Problem description:
After locating the line that contains "MILF wanks to orgasm" in the records below, write out exactly that line and each line after it through the one that contains "Male vocalist in", and nothing else.

Material for this task:
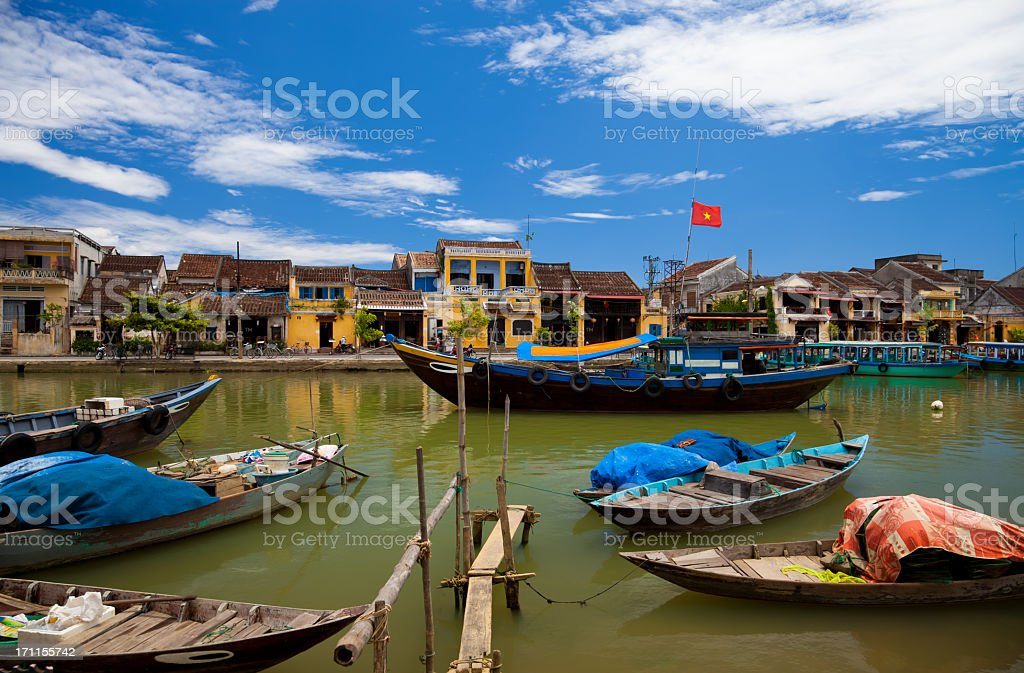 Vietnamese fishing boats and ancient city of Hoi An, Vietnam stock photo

* * *

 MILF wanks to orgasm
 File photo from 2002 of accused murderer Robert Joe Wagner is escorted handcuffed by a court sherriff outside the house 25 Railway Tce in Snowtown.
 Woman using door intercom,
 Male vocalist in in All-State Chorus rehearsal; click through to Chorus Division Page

==

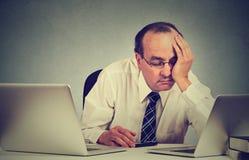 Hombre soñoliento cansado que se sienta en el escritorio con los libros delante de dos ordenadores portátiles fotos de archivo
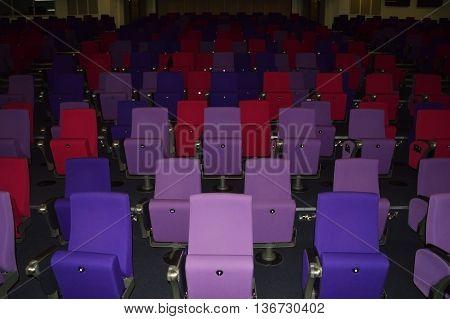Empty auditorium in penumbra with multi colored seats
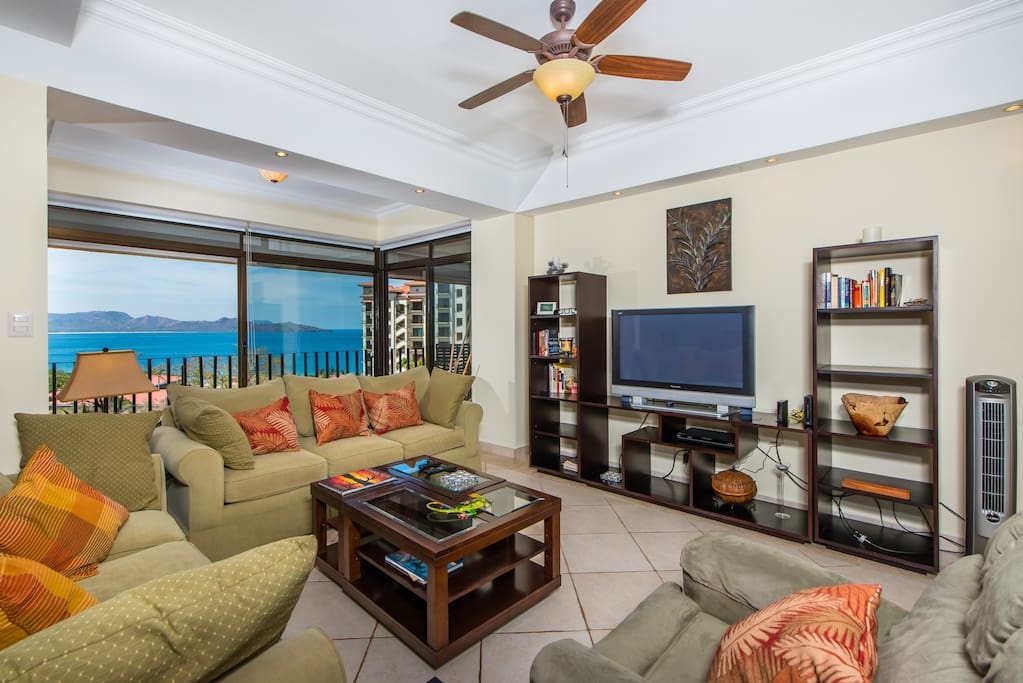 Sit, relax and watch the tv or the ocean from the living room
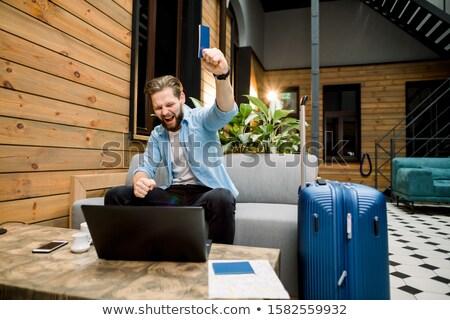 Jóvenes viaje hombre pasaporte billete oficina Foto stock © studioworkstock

Response:
 MILF wanks to orgasm
 File photo from 2002 of accused murderer Robert Joe Wagner is escorted handcuffed by a court sherriff outside the house 25 Railway Tce in Snowtown.
 Woman using door intercom,
 Male vocalist in in All-State Chorus rehearsal; click through to Chorus Division Page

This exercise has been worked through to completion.